While the benefits of archiving internet sites may seem clear to those in the research community, many webmasters fear they will no longer have control over the life of the information created through their sites.  Therefore, we will analyze the following question:  Do members of the general public have a right to ownership for all items posted online which authorizes them to provide and terminate access to this data?  It’s worth noting that the Wayback Machine is generally exempt from copyright issues under the fair use doctrine and due to the collection’s educational purpose.  Further, webmasters could previously add a “no-follow” rule to their robots.txt file which would prevent crawlers from automatically cataloguing their site(s).  Once added, previously displayed captures on the archival site would be removed. The research will show why this should not have been allowed and was counter to the original intent of excluding sites from search engines.  Additionally, there are ethical questions that exist including the “right to be forgotten.”  Should someone post something unfavourable on a popular website, it may be deemed as offensive and taken down accordingly?  However, the Wayback Machine has an obligation to preserve this data as well for continued research.  To analyze this further, a focus group will be formed consisting of college instructors and students to gauge their opinion on the levels of harm that may result from this data preservation.  

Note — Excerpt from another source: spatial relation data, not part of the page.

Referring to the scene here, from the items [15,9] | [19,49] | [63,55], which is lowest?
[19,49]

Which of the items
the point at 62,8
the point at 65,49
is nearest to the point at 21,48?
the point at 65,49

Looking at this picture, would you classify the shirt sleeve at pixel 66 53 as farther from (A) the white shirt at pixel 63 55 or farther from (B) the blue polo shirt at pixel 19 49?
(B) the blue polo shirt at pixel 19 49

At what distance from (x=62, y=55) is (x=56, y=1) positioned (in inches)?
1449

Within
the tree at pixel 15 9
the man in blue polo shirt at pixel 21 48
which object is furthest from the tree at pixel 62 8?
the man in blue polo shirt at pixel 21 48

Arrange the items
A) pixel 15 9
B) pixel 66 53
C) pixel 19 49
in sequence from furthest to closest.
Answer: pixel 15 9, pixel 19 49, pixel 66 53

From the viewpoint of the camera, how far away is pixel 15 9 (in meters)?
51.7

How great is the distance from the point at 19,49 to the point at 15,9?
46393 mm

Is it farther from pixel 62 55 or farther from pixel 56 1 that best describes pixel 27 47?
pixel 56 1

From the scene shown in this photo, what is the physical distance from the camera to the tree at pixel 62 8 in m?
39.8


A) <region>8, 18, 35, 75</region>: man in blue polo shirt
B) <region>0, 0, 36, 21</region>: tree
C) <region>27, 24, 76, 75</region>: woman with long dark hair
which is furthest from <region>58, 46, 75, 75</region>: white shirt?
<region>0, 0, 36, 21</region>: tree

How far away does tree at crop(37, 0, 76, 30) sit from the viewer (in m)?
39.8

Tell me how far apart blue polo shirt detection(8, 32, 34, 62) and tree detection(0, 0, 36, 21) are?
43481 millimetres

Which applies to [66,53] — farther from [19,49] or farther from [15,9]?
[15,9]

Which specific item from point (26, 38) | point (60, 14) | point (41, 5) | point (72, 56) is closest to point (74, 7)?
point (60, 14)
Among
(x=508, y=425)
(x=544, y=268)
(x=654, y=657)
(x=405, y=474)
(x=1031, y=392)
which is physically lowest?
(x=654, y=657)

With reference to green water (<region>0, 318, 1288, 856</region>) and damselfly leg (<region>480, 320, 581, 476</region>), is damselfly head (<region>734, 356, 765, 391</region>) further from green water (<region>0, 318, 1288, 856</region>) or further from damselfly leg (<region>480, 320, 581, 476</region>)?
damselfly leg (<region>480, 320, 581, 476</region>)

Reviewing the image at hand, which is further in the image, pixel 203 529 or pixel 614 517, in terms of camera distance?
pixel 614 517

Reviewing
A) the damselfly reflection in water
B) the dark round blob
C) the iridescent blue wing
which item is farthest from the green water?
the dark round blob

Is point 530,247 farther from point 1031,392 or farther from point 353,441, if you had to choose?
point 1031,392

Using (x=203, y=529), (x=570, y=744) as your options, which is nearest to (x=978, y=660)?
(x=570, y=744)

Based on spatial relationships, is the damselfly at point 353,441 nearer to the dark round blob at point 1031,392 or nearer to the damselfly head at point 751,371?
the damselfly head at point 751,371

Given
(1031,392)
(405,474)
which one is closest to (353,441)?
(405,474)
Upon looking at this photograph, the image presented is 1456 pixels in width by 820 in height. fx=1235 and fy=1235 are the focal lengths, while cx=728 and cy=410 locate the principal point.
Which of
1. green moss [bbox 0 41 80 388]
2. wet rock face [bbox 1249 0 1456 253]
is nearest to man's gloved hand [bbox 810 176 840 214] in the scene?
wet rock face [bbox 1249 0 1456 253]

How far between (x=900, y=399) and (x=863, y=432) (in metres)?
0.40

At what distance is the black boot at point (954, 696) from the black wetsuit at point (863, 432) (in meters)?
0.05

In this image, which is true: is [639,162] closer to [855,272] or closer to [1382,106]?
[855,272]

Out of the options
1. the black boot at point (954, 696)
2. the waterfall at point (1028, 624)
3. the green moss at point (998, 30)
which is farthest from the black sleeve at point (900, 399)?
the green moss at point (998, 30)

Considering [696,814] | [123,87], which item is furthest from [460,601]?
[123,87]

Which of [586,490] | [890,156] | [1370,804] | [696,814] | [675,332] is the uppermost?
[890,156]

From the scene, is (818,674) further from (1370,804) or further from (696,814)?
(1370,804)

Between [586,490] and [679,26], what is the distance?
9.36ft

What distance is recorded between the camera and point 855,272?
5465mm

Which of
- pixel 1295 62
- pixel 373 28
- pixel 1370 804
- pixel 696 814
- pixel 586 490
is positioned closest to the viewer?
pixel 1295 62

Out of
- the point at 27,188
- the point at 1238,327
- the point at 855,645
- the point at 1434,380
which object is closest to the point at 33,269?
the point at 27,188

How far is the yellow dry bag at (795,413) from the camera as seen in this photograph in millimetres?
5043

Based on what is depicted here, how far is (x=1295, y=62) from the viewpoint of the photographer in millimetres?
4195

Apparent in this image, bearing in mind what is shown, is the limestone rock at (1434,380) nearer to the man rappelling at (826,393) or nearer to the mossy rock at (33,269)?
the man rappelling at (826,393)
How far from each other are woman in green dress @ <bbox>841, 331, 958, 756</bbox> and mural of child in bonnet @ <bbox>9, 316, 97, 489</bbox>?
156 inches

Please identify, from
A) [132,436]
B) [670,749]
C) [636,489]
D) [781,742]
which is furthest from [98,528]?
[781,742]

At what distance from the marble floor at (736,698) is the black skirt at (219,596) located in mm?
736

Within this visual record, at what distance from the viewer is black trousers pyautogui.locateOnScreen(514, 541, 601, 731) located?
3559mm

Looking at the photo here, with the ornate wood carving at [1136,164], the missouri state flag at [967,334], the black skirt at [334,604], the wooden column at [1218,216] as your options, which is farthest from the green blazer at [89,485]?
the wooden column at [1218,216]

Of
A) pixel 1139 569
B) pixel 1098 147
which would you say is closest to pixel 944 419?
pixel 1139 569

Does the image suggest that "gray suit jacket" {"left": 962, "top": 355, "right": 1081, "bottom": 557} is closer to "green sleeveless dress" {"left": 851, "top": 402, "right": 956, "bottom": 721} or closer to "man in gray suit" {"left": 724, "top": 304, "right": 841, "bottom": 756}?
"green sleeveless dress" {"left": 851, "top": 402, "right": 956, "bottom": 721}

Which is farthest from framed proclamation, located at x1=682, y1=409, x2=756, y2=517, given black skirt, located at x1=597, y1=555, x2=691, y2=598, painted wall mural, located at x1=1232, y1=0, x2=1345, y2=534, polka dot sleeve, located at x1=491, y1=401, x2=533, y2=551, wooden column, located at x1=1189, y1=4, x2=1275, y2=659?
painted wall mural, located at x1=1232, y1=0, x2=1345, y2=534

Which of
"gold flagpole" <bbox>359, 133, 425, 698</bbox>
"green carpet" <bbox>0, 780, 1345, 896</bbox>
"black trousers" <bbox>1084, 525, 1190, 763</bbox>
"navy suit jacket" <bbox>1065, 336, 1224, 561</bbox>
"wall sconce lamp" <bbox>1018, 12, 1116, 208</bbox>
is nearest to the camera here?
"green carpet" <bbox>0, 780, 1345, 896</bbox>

To guide and shape the research the following research questions will be essential: To what level can an archive be democratic? Can a curatorial process be democratic fully? And how can such an archive be established?


In essence, these articles advocate that there is an arising and substantial usage of the Wayback machine in various fields, entailing social science research and the location of vital documents and their first appearance. In some instances, the Wayback Machine is used as a data source for carrying out quantitative analysis. Therefore, this research fits into this latter group, these articles will facilitate this research to achieve its objectives and also will contribute to the existing studies that have already been undertaken through the identification and the description of the process of website information retrieval and analysis from the Wayback machine for quantitative social science study.